- [RECORDS TO USE]:
────────────────────

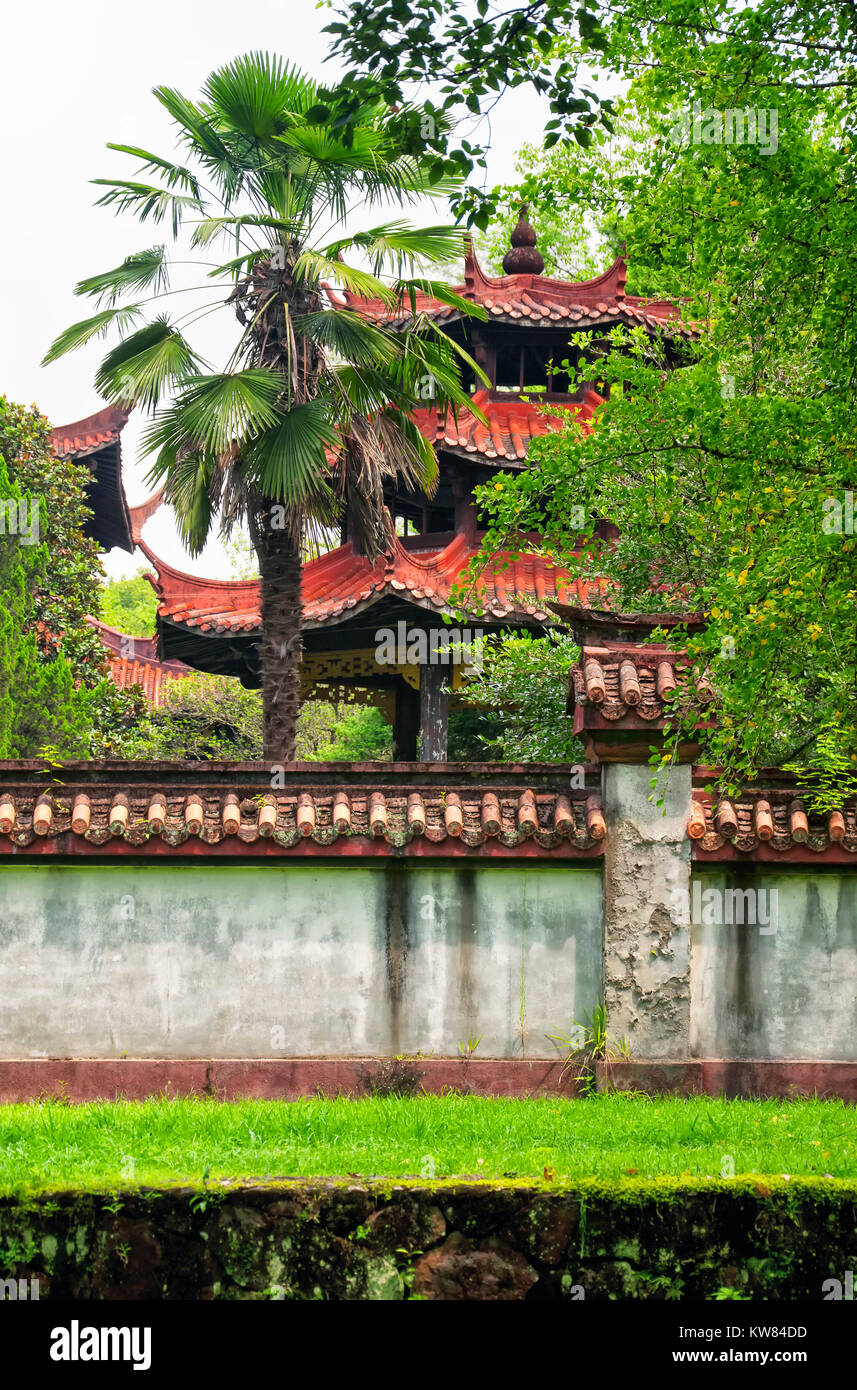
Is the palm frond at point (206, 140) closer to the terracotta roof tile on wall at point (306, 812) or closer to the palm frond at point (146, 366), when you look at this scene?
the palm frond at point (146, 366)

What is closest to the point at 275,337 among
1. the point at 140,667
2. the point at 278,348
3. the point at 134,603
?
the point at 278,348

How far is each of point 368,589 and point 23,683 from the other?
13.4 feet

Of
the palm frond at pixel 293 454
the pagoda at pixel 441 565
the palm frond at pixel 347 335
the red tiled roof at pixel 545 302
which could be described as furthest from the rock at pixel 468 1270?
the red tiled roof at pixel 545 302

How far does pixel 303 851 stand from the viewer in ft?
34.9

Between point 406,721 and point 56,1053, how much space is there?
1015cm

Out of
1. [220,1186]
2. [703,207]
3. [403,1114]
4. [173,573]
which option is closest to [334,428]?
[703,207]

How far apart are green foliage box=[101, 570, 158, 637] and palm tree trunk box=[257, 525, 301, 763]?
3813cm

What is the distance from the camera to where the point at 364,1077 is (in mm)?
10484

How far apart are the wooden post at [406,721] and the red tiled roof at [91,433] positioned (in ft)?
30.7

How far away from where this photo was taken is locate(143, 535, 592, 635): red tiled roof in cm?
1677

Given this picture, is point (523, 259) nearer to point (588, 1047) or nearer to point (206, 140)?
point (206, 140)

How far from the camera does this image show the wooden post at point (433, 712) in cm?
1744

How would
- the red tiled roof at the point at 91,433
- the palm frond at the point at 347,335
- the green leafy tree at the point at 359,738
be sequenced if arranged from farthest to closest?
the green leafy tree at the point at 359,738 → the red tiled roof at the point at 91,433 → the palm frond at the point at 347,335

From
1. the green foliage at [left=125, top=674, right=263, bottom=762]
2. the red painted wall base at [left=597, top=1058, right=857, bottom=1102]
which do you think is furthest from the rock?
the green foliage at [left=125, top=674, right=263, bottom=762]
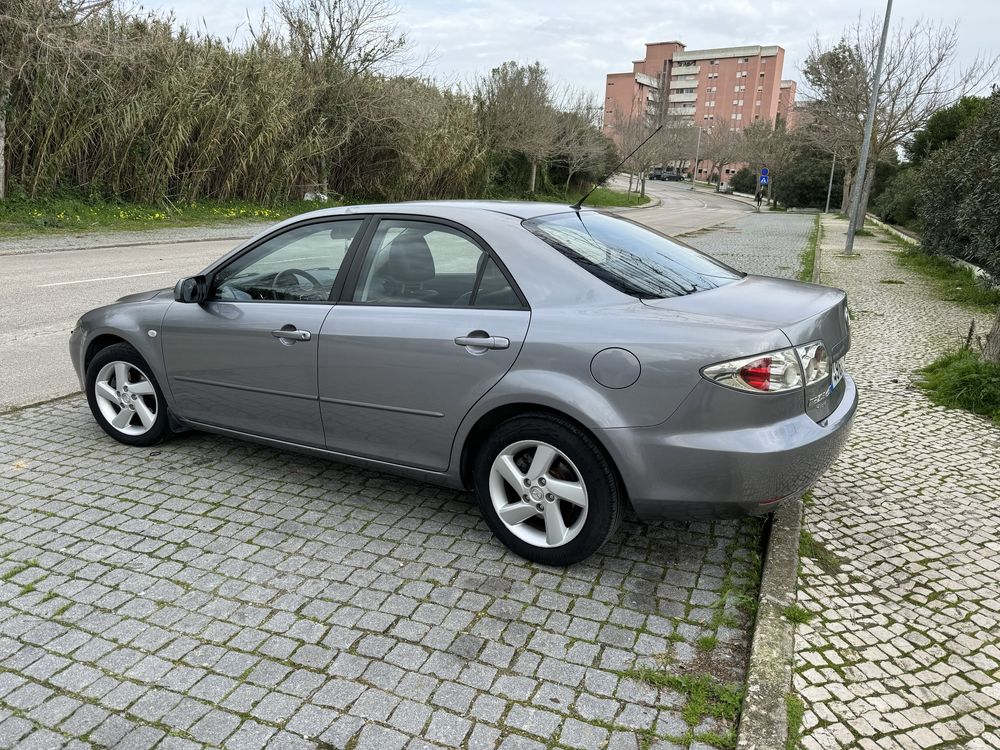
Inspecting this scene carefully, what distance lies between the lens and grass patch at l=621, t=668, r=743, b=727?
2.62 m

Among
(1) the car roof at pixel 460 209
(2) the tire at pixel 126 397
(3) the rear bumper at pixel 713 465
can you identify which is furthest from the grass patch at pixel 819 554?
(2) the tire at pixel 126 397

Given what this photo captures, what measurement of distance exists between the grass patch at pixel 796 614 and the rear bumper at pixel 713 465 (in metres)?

────────────────────

- [GIVEN REQUEST]: Copy out every item above word for word, with the same line breaks, and leave out the pictures.

- [ANSWER]:
Is the palm frond at point (206, 140) closer to the terracotta roof tile on wall at point (306, 812) or closer to the palm frond at point (146, 366), when you look at this scene?
the palm frond at point (146, 366)

What is closest to the point at 275,337 among
1. the point at 140,667
2. the point at 278,348
3. the point at 134,603
?
the point at 278,348

How far is each of point 368,589 and point 23,683 from the other?
13.4 feet

Of
the palm frond at pixel 293 454
the pagoda at pixel 441 565
the palm frond at pixel 347 335
the red tiled roof at pixel 545 302
which could be described as furthest from the rock at pixel 468 1270?
the red tiled roof at pixel 545 302

How far does pixel 303 851 stand from the viewer in ft?
34.9

Between point 406,721 and point 56,1053, how much space is there?
1015cm

Out of
1. [220,1186]
2. [703,207]
3. [403,1114]
4. [173,573]
which option is closest to [334,428]?
[703,207]

How far apart are green foliage box=[101, 570, 158, 637] and palm tree trunk box=[257, 525, 301, 763]?
3813cm

What is the distance from the camera to where the point at 364,1077 is (in mm)?
10484

How far apart are the wooden post at [406,721] and the red tiled roof at [91,433] positioned (in ft)?
30.7

How far away from where this photo was taken is locate(143, 535, 592, 635): red tiled roof in cm?
1677

Given this picture, is point (523, 259) nearer to point (588, 1047) or nearer to point (206, 140)?
point (206, 140)

How far from the camera does this image show the wooden post at point (433, 712) in cm?
1744

How would
- the red tiled roof at the point at 91,433
- the palm frond at the point at 347,335
- the green leafy tree at the point at 359,738
be sequenced if arranged from farthest to closest?
the green leafy tree at the point at 359,738 → the red tiled roof at the point at 91,433 → the palm frond at the point at 347,335

From
1. the green foliage at [left=125, top=674, right=263, bottom=762]
2. the red painted wall base at [left=597, top=1058, right=857, bottom=1102]
which do you think is furthest from the rock?
the green foliage at [left=125, top=674, right=263, bottom=762]
Inspecting this scene carefully, what distance lies between the lens and grass patch at l=621, t=668, r=743, b=727?
2.62 m

Among
(1) the car roof at pixel 460 209
(2) the tire at pixel 126 397
(3) the rear bumper at pixel 713 465
can you identify which is furthest from the grass patch at pixel 819 554?
(2) the tire at pixel 126 397

Given what this photo captures, what measurement of distance exists between the grass patch at pixel 796 614 and the rear bumper at pixel 713 465 (in metres)?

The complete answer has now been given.